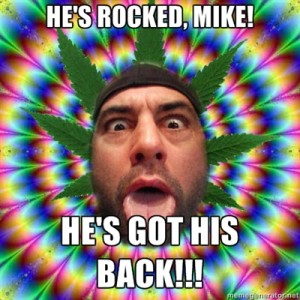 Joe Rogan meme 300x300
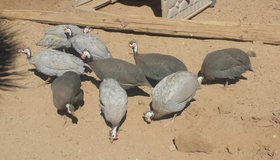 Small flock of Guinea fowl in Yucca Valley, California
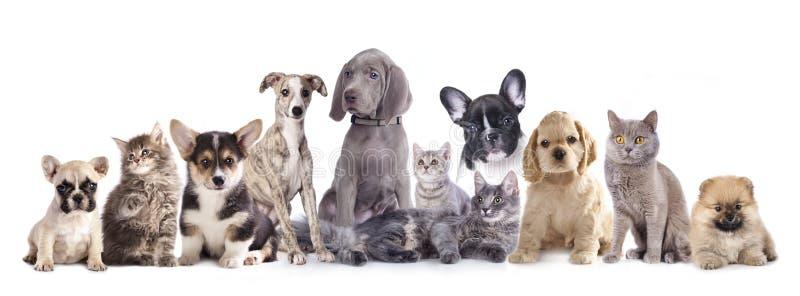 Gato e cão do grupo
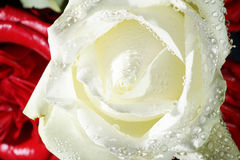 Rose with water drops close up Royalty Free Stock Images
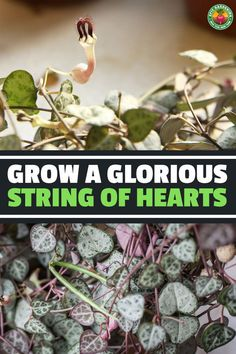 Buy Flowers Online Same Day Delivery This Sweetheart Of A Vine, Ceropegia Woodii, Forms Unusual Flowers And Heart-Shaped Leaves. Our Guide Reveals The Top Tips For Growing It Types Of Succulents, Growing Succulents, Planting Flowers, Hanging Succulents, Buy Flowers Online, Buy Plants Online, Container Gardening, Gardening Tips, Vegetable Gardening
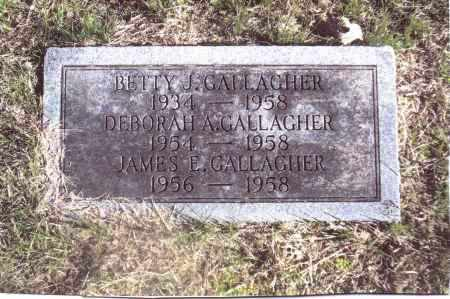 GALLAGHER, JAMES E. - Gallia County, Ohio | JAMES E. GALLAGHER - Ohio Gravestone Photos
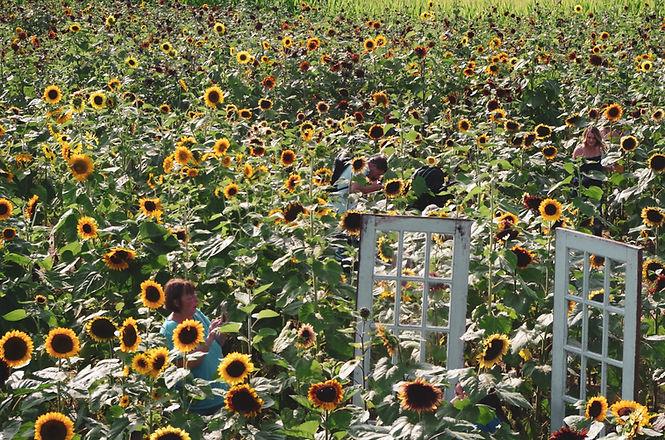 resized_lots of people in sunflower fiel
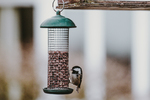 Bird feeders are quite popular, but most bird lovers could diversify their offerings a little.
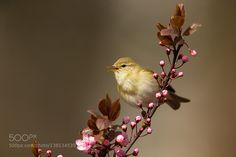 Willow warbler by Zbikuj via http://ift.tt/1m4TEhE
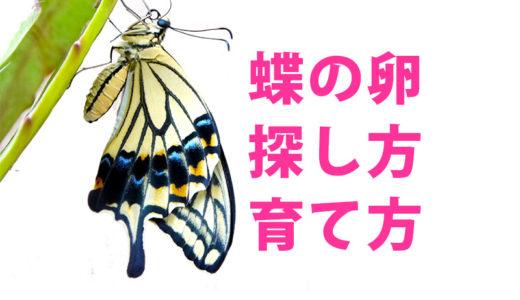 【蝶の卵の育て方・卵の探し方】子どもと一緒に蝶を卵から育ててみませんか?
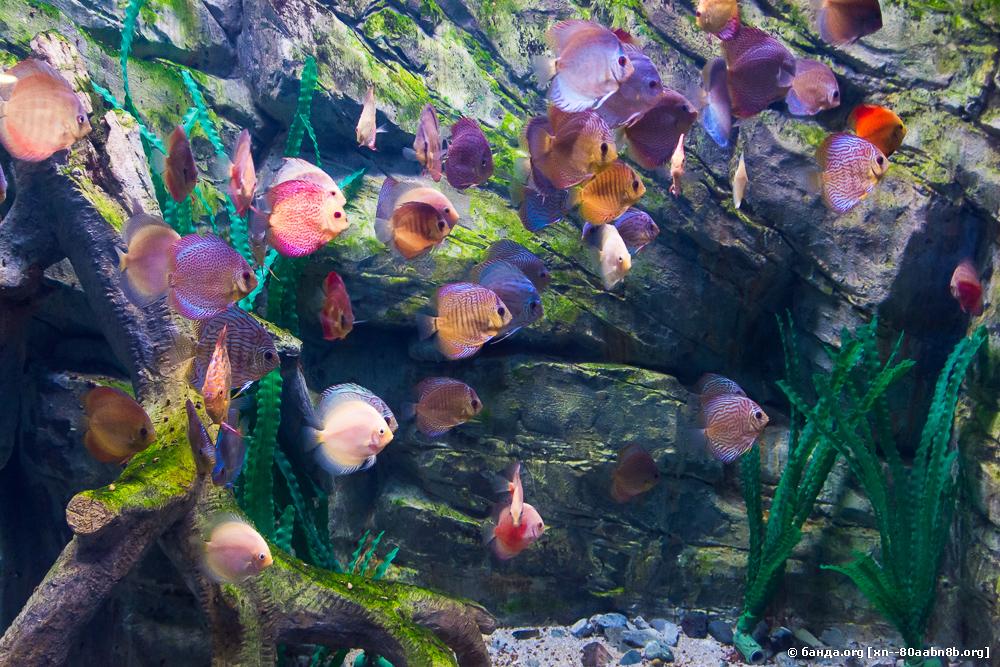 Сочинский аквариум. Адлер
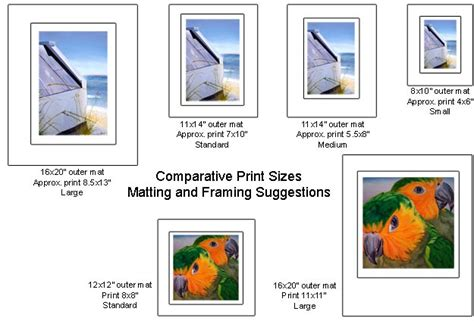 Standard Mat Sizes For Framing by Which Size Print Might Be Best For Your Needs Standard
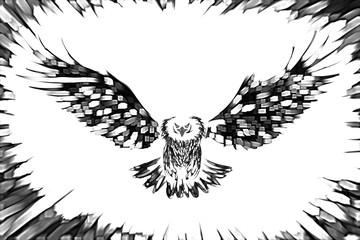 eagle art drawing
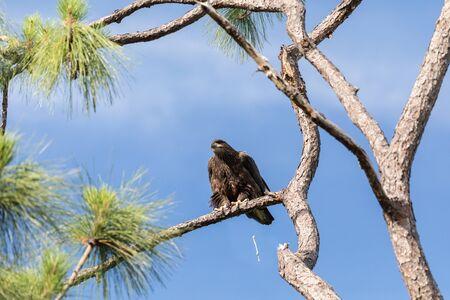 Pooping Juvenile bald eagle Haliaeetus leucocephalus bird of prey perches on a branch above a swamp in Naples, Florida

**Activity**. Take the line with "Buy Flowers Online Same" and every line after it through the end of the data, and write only them out exactly, leaving out the pictures.

**Completed exercise**.
 Buy Flowers Online Same Day Delivery This Sweetheart Of A Vine, Ceropegia Woodii, Forms Unusual Flowers And Heart-Shaped Leaves. Our Guide Reveals The Top Tips For Growing It Types Of Succulents, Growing Succulents, Planting Flowers, Hanging Succulents, Buy Flowers Online, Buy Plants Online, Container Gardening, Gardening Tips, Vegetable Gardening
 GALLAGHER, JAMES E. - Gallia County, Ohio | JAMES E. GALLAGHER - Ohio Gravestone Photos
 resized_lots of people in sunflower fiel
 Bird feeders are quite popular, but most bird lovers could diversify their offerings a little.
 Willow warbler by Zbikuj via http://ift.tt/1m4TEhE
 【蝶の卵の育て方・卵の探し方】子どもと一緒に蝶を卵から育ててみませんか?
 Сочинский аквариум. Адлер
 Standard Mat Sizes For Framing by Which Size Print Might Be Best For Your Needs Standard
 eagle art drawing
 Pooping Juvenile bald eagle Haliaeetus leucocephalus bird of prey perches on a branch above a swamp in Naples, Florida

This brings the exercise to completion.